▸ Do wykonania:
**A.** Proszę przytoczyć ponownie fragment poniższego wywiadu, zaczynając od słów „Choć z wykształcenia”, a kończąc na słowach „od otaczających problemów?”, i zastąpić w nim „dziewięć” słowem „dziesięć”.
**B.** Proszę kontynuować poniższy wywiad z pisarką, zaczynając bezpośrednio po jego ostatnim zdaniu.

▸ Wyodrębniony tekst:
<<<<

Wiele z moich historii napisało życie. Ja nadałam im tylko formę literacką, ubarwiłam odrobinę, podkreśliłam emocje, zabrałam w inny zakątek świta, czasami dopisałam zakończenie. Debiutowałam w 2012 roku powieścią „Niepamięć”. Tę historię napisało życie. Miałam kiedyś pacjentkę z niepamięcią wsteczną. Przyszło nam przejść razem przez wszystko – lęk, niepokój, przerażenie, powoli powracające obraz z przeszłości, luki w pamięci wypełniane konfabulacjami, strach, że te powoli wyłaniające się z niepamięci życie może być gorsze od tego tu i teraz. Do tej napisanej przez życie historii dodałam tylko trzy niepowtarzalne miłości, wielką przyjaźń i wakacyjną Chorwację. Historie z życia były też inspiracją do napisania powieści „Nie ma nieba”, „ Niemoralna gra” i „ Trzy razy miłość”.

Choć z wykształcenia jest Pani lekarką, dziś w dorobku literackim ma Pani już dziewięć powieści. Czym zatem jest dla Pani pisanie: hobby, rozrywką, pasją czy może sposobem na chwilową ucieczkę od otaczających problemów?

>>>>

▸ Wpisy dotyczące położenia w przestrzeni:
<<<<

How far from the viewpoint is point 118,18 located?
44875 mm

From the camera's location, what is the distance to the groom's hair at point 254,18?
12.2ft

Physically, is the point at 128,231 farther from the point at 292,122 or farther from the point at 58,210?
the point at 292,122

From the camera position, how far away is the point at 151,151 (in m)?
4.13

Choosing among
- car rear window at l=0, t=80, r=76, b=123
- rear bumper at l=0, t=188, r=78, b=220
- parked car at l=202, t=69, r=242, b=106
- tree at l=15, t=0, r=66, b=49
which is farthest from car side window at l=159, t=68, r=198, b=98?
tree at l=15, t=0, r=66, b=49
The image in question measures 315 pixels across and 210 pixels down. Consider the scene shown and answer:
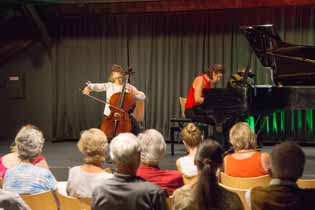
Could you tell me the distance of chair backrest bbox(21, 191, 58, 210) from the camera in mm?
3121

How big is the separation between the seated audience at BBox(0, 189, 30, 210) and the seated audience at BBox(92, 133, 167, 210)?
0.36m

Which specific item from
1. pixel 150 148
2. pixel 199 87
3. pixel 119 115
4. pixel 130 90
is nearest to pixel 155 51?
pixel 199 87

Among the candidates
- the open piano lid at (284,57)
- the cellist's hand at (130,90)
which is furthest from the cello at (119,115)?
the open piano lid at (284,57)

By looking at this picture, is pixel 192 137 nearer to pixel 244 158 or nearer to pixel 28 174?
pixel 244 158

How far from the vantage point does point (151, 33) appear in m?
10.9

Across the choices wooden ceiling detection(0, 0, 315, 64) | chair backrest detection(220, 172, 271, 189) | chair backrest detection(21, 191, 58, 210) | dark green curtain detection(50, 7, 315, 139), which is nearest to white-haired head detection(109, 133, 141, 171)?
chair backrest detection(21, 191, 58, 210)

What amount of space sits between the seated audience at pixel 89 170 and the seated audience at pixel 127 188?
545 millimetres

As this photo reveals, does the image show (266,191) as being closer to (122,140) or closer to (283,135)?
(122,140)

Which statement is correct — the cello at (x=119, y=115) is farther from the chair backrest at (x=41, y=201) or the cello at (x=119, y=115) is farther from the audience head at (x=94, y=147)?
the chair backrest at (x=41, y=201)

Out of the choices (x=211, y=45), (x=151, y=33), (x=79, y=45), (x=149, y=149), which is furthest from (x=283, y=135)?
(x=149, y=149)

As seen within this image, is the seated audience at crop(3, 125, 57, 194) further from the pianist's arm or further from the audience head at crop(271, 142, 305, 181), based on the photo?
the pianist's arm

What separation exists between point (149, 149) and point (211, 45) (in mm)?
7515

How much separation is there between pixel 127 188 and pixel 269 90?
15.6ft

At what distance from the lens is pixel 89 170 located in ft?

>>>>

▸ Rozwiązane zadania:
**A.**
Choć z wykształcenia jest Pani lekarką, dziś w dorobku literackim ma Pani już dziesięć powieści. Czym zatem jest dla Pani pisanie: hobby, rozrywką, pasją czy może sposobem na chwilową ucieczkę od otaczających problemów?

**B.**
Pisanie jest dla mnie przed wszystkim pasją. Piszę od dawna. Kiedyś pisałam do szuflady. Sporo w niej jest jeszcze rzeczy, których nikt nie zna. Na początku pisanie było odskocznią od rzeczywistości, oddechem po ciężki dniu, antidotum na wszelkie zło. Z czasem stało się drugim zawodem. Czuję się w takim samych stopniu lekarzem, co pisarzem. Z żadnego z tych zawodów nie potrafię zrezygnować, żadnego się wyrzec. Oba są mi potrzebne do życia jak powietrze. Czasami myślę, że ja mam dwie jaźnie. Mam dwie dusze w jednym ciele. Jako lekarz jestem poukładania i profesjonalna, poważna, systematyczna, wymagająca i zapewne nudna. Wciśnięta w wąskie ramy godzin przyjęć i terminy wizyt domowych. Jako pisarz mam niczym nieskrępowaną wyobraźnię, nienormowany czas pracy, poczucie wolności. Lubię, jak wiatr wieje mi w żagle i skrzydła rosną u ramion jak teraz, tuż przed premierą.

A dokąd zabierze Pani swoich czytelników następnym razem?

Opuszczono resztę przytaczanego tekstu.